■ **Texto dado**
● ● ● ● ●
Adorno
y Horkheimer, desde el campo de la Sociología, se ocupan de los Medios de
Comunicación de Masas y de las Industrias de la Cultura. Los dos investigadores
pertenecen a la llamada Primera
Generación de la Escuela de Frankfurt; la segunda está representada por Habermas. Desde el Centro de
Investigación de la Cultura de Masas, en el Instituto de Investigación social
de Frankfurt, en el que trabajaban muchos judíos, con la llegada del Hitler y
los nazis al poder se tienen que dispersar, reuniéndose posteriormente en el
exilio. Muchos de aquellos investigadores provienen de la crítica literaria.
Adorno y Horkheimer comienzan sus
investigaciones en EE.UU., con un concepto muy elitista de la cultura y con la
vista puesta en la mejora de la sociedad. Los dos surayarán muy especialmente
su crítica a la hegemonía cultural y política de EE.UU., quienes, desde un
contexto sociológico y cultural europeos, se ven inmersos en un país
completamente nuevo y con una sociedad de consumo muy distinta de la que ellos
esperaban.
Su teoría crítica buscará una
reorganización racional de la sociedad, y ofrecerán una visión alternativa a
las Mass Communication Research
(“Investigación y Comunicación de Masas”). Los padres de la Teoría General de
la Comunicación eran entonces: Lazarsfeld, Hovland, Lewin, Lasswell, entre
otros. Adorno, al llegar a EE.UU. trabajará con Lazarsfeld, aunque el mismo
Adorno reconocerá que se trata de dos proyectos divergentes (el de la Escuela
de Frankfurt y el de los padres de la Teoría General de la Comunicación) con
intereses y metodologías también muy distintas.
Estos investigadores realizarán la
primera aproximación marxista al estudio de la Comunicación de Masas, siempre
condicionados por el contexto histórico y social. Entienden la sociedad como un
todo, por ello estudiar la Comunicación supone estudiar las fuerzas sociales
que la determinan. Reciben influencias de Marx, Freud y Weber. Defenderán que
los Medios de Comunicación serán los transmisores de la ideología dominante,
puesto que vienen legitimados por un orden desigual; al tiempo que se ocupan de
los fines del Sistema Comunicativo Comercial y Privado y por quienes lo
controlan: la cultura de masas y la racionalidad técnica. Con Marx estarán de
acuerdo cuando afirma que “las ideas de la clase dominante son en todas las
épocas las ideas dominantes”, y el hecho de que la clase que dispone de los
Medios de Producción Material es también la que controla las ideas rectoras de
su época. La cultura de masas es la que se produce en el Capitalismo destinada
a las masas; Adorno y Horkheimer usarán el término La Industria Cultural, señalando que la ilustración que propugna es
el engaño de las masas. Hablarán, pues, de la Dialéctica del Iluminismo: “La industria cultural: ilustración como
engaño de las masas”. El factor económico será muy tenido en cuenta en sus
análisis e investigaciones.
● ● ● ● ●
■ **Datos proporcionados**
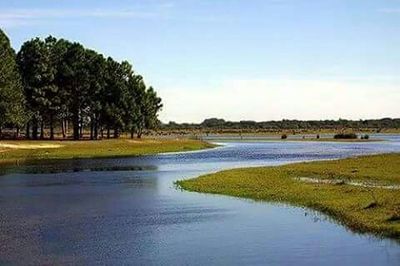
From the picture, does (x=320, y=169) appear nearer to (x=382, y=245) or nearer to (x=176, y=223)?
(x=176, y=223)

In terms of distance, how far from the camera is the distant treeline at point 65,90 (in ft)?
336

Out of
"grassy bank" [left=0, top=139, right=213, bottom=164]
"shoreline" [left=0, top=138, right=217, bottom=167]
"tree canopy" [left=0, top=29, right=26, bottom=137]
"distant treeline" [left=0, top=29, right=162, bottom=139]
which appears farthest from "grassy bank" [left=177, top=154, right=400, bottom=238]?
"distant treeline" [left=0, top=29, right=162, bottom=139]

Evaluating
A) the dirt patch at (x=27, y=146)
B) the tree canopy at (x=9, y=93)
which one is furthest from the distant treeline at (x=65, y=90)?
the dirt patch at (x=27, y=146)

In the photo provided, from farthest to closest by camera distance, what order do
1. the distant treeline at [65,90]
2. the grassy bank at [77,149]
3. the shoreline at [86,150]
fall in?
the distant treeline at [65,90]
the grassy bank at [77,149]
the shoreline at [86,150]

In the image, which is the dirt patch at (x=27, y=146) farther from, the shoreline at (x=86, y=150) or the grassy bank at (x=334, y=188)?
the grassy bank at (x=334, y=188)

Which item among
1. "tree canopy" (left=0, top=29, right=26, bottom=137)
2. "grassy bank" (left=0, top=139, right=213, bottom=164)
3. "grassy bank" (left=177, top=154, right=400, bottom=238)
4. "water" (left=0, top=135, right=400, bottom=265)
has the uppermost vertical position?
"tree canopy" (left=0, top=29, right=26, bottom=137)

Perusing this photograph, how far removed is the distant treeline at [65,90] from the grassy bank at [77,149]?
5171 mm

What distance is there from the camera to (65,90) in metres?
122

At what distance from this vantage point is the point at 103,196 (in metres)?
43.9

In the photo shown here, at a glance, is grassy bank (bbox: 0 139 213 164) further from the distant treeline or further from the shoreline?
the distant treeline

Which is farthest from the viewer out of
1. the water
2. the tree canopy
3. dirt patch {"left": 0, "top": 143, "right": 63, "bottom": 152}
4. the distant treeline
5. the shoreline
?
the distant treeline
● ● ● ● ●
■ **Lo que se pide**
Traduce al inglés esta oración del texto sobre la Escuela de Frankfurt: "Muchos de aquellos investigadores provienen de la crítica literaria."

■ **Solución del ejercicio**
Many of those researchers come from literary criticism.